CHARLOTTE, N.C. (AP) — In the spring of 1963, a prominent civil rights leader led dozens of protesters on a four-mile march from a predominantly African-American college campus to the center of Charlotte’s downtown.

At the rally, Dr. Reginald Hawkins warned city leaders that if something wasn’t done to end segregation, future marches might not be so peaceful

Nearly two weeks later, civil rights and White business leaders quietly joined forces to desegregate the city’s upscale restaurants and hotels. In a simple but powerful gesture, they ate lunch together in the restaurants, peacefully opening the door to integration.

The May 29, 1963, lunch was a turning point in Charlotte’s emergence as a leading New South city. It contrasted sharply with the massive resistance seen in other Southern cities, such as Birmingham, Ala., where the police chief that same month turned fire hoses and police dogs on young civil rights protesters.

“The city’s leadership recognized that there was a need to make necessary changes, but they did not want the violence that happened in other communities to happen here,” said Willie Ratchford, executive director of the Charlotte-Mecklenburg Community Relations Committee.

That lunch is being remembered this month with a series of events. On May 29, African-Americans and White civic leaders will discuss race relations at a Charlotte lunch event. The city’s community relations board is urging residents to invite someone of a different race to lunch the same day.

Ratchford said while race relations have improved, it’s important to honestly discuss the issue.

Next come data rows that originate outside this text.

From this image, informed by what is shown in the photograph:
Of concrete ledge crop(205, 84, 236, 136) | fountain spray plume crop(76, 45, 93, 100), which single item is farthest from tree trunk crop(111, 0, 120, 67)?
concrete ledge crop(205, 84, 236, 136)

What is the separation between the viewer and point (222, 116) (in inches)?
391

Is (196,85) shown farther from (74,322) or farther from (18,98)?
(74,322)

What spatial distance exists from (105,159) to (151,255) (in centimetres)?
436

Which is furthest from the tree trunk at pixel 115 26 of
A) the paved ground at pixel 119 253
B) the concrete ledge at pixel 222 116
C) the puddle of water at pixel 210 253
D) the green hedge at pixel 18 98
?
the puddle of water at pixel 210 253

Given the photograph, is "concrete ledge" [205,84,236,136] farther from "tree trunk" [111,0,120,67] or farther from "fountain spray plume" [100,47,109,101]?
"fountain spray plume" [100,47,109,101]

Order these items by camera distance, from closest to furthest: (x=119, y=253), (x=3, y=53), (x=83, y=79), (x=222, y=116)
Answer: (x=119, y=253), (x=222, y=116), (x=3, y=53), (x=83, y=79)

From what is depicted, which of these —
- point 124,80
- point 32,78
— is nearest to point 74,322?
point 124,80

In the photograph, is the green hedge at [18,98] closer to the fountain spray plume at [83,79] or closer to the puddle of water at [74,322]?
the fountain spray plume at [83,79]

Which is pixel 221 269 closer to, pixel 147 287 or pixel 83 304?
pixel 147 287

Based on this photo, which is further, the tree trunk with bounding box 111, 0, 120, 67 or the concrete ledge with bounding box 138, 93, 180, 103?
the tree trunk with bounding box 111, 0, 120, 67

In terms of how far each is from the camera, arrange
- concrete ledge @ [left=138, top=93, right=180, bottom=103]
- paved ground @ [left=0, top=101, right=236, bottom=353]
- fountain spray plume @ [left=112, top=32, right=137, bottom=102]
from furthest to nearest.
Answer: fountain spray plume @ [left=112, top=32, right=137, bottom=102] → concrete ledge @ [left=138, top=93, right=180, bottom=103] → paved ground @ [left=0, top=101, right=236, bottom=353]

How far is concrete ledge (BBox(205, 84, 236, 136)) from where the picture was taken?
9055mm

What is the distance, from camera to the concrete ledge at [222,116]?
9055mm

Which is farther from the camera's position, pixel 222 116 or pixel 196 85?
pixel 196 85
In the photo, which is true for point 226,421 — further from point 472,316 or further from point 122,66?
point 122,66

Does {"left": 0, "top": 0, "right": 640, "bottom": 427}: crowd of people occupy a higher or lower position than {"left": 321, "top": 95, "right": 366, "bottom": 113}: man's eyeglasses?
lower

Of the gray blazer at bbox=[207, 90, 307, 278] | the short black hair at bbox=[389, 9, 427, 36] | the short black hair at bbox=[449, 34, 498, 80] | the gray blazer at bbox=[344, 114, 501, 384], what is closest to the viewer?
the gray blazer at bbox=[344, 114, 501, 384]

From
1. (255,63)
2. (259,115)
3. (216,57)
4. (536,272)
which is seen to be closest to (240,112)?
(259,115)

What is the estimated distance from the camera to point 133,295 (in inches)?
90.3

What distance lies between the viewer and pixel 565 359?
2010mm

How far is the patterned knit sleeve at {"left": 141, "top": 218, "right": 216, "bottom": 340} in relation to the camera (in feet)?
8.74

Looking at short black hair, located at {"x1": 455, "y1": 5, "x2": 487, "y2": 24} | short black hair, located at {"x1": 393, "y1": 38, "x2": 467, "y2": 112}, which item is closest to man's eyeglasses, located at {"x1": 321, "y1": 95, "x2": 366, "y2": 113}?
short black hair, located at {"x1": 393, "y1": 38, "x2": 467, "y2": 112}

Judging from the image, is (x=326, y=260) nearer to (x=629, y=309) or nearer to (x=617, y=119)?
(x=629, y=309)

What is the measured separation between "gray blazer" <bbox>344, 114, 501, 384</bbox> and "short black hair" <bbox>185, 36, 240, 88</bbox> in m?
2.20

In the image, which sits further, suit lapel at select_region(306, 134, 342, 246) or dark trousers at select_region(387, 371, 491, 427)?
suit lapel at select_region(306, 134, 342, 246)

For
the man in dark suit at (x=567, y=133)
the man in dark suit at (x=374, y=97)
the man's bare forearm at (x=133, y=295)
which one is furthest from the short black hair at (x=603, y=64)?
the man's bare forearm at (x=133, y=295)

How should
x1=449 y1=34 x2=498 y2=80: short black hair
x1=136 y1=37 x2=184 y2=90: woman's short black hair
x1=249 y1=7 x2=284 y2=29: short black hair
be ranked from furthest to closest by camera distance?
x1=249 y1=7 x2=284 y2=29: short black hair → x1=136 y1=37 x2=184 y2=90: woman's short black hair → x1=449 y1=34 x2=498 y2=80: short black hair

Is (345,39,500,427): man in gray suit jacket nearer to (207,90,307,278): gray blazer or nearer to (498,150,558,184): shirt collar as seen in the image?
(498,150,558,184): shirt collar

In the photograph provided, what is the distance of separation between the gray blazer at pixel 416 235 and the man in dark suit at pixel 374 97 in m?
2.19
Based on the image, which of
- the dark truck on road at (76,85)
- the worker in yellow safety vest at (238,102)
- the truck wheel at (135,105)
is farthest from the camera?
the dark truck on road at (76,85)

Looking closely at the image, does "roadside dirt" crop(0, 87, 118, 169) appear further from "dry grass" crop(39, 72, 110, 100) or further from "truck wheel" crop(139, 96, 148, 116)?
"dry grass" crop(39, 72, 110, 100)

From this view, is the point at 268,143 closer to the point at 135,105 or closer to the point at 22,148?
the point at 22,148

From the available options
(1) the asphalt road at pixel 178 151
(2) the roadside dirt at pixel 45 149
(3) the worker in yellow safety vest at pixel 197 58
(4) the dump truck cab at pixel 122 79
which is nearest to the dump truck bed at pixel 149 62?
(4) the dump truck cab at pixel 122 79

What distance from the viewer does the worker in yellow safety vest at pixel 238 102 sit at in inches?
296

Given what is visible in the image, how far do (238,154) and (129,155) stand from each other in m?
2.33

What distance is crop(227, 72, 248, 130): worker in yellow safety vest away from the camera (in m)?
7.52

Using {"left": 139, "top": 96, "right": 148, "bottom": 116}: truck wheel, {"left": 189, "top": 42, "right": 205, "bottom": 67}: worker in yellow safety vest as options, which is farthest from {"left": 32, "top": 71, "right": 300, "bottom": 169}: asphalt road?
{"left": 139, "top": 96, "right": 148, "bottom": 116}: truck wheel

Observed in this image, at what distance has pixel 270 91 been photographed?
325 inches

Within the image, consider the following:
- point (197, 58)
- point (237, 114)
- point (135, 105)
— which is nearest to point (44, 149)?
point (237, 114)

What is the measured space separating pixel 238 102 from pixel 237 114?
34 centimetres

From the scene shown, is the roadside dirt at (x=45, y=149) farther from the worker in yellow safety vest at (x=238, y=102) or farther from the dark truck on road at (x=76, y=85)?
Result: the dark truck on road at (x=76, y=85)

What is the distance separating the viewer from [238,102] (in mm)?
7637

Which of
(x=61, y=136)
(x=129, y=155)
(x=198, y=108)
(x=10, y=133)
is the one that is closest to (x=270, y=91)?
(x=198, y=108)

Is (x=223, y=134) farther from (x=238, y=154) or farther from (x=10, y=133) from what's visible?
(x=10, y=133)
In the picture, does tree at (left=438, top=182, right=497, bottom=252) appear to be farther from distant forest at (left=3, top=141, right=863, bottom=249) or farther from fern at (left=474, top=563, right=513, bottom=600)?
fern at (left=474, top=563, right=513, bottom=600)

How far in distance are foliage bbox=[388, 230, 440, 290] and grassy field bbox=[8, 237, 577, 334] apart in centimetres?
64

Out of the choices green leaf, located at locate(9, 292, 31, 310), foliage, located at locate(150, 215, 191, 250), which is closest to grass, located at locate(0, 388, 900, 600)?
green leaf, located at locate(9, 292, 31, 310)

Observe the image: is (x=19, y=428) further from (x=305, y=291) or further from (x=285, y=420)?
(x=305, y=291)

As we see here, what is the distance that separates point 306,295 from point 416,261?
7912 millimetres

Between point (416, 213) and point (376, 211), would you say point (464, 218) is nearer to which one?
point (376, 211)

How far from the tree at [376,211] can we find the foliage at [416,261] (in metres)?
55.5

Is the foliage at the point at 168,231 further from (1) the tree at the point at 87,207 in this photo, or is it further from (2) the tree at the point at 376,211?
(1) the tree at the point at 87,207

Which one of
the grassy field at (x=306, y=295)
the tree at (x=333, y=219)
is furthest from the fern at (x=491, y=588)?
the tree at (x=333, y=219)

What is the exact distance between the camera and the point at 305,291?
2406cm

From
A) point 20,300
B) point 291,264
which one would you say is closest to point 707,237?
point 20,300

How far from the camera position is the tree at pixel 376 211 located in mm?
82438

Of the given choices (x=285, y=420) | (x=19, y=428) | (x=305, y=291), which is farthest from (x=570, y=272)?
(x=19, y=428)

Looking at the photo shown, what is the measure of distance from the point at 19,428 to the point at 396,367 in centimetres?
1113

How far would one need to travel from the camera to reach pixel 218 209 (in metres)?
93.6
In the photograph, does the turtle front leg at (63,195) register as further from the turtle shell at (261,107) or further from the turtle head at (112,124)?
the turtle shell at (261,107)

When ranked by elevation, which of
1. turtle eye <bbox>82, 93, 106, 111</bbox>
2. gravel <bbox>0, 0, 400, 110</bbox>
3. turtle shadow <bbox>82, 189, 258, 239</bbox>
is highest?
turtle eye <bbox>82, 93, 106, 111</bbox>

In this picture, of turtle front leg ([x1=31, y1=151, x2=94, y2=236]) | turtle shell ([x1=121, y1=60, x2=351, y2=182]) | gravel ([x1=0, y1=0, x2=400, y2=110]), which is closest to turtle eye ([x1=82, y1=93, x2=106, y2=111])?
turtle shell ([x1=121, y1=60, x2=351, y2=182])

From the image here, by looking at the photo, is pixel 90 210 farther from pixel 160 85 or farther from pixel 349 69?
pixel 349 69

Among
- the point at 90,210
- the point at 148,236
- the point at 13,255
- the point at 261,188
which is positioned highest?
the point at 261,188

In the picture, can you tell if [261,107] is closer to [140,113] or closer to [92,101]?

“Many of us think that the racism of the past is no longer here,” he said. “We think that way because we don’t see it. Back in those days, it was more overt. What we don’t realize is it still does happen — but not to the degree that is used to.”

Charlotte has long considered itself a major business community. In the years after the Civil War, the city’s banks provided capital to help the region’s then-flourishing textile industry expand. Today, Charlotte — with 760,000 people — is the largest city in North Carolina and one of the fastest growing in the U.S. The city is home to Bank of America Corp., the second largest U.S. bank by assets, and Duke Energy, the country’s largest energy company. In 2012, Charlotte hosted the Democratic National Convention.

But in the aftermath of the Civil War, Charlotte — like most Southern cities — was deeply segregated. African-Americans were forced to attend segregated schools. They were barred from mingling with whites in movie theaters, hotels and restaurants.